Panic ensues.  Most of chiefs, including the Kamehameha’s, go into hiding, waiting for the dust to settle [the maka’ainana to calm down].  After around 9 months, the results are in—most of the religious orders are gone, the few remaining kahuna are in hiding.  This would include ALL the trained specialists—education, medical care, ritual information, stories—a large part of Hawaiian societies world was held in the minds of the kahuna, and now large parts are lost.

NOTE that this has nothing to do with the missionaries—they’re not here yet.  It’s not Cook’s fault—he’s been dead for over 30 years.  This was done by a small group of Hawaiian leaders trying to hold on and consolidate control.

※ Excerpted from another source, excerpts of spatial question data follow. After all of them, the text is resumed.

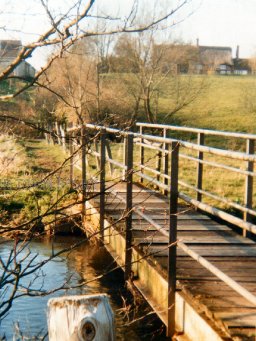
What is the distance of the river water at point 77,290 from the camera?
6.30 m

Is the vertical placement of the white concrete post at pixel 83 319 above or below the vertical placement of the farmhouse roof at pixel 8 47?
below

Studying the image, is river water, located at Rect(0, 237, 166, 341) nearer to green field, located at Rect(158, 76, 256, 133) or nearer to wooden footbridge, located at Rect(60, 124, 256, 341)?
wooden footbridge, located at Rect(60, 124, 256, 341)

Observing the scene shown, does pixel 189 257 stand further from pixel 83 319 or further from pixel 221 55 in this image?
pixel 221 55

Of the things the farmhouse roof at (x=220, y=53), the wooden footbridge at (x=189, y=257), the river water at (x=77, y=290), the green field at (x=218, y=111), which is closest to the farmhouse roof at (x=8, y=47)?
the wooden footbridge at (x=189, y=257)

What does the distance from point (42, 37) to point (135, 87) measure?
2999cm

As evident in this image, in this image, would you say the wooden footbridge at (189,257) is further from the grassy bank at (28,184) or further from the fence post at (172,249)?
the grassy bank at (28,184)

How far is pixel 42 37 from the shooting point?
4.04 meters

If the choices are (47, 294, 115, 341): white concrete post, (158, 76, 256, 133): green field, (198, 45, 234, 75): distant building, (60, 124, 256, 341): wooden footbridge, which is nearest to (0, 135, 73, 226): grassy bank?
(60, 124, 256, 341): wooden footbridge

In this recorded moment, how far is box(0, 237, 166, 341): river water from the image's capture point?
6305 millimetres

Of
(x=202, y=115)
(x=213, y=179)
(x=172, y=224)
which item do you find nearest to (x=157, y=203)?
(x=172, y=224)

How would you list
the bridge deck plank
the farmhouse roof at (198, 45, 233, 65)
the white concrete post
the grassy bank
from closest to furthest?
1. the white concrete post
2. the bridge deck plank
3. the grassy bank
4. the farmhouse roof at (198, 45, 233, 65)

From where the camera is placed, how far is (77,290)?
25.5ft

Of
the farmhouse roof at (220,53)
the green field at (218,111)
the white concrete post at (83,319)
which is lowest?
the green field at (218,111)

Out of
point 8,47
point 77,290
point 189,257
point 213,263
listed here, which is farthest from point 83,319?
point 77,290
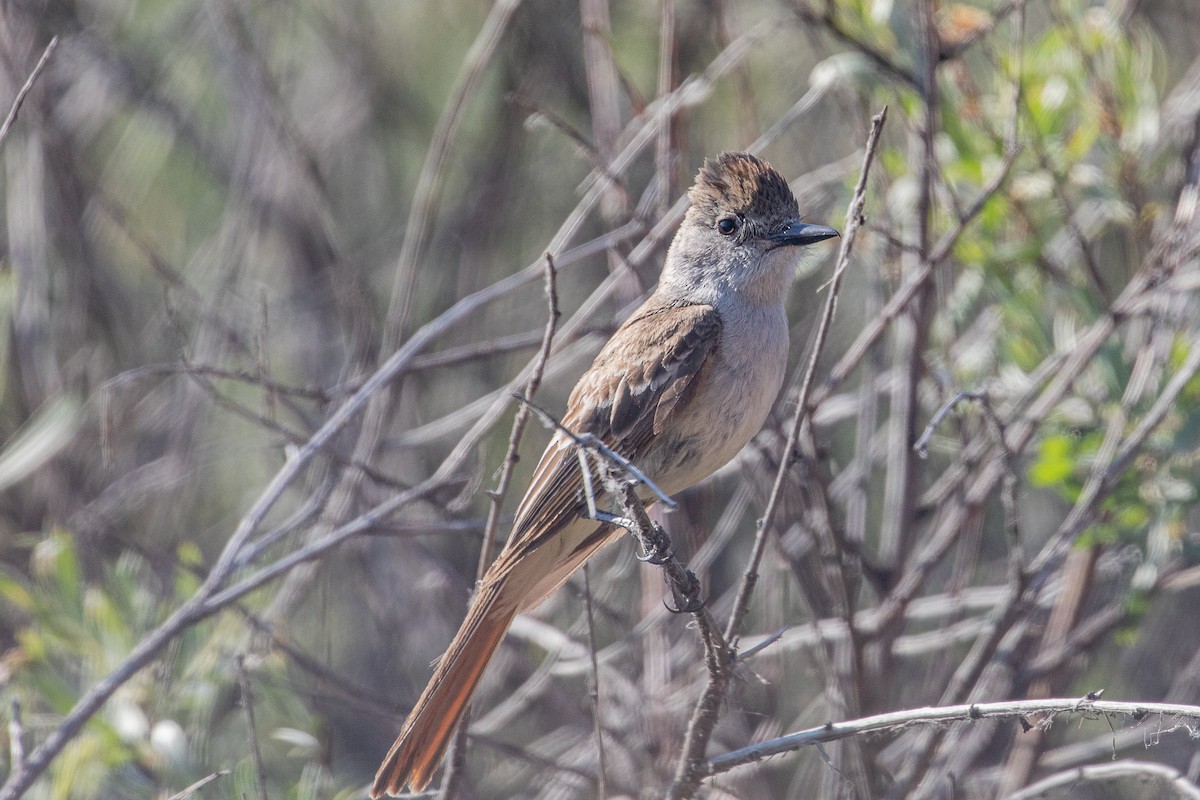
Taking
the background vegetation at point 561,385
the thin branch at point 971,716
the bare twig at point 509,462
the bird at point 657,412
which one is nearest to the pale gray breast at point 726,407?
the bird at point 657,412

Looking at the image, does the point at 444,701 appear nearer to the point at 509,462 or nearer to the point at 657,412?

Now Ka’ahumanu has a new problem-how do you legitimize the Monarchy when you’ve just removed that logic?  And all the sudden the missionaries drag in from New England and provide her with a perfect opportunity.  She immediately accepts them, puts them under protection (and control) and moves to link them to the Kamehameha’s.  Several members of the family [such as Keopuolani] become highly visible sponsors of the NEMS [New England Missionary Society], both as a religious base to the Monarchy and also as a counter-balance to the whaling and trading industries (also from New England and UK).

Often forgotten is that a few years later Ka’ahumanu tours most of the islands as a missionary to make sure everyone is converting over to the ‘legitimate’ new religion.  But while she was alive as kuhina nui she always made sure the missionaries were aware that they remained in Hawaii only on her good will.  She was driving; they were just passengers.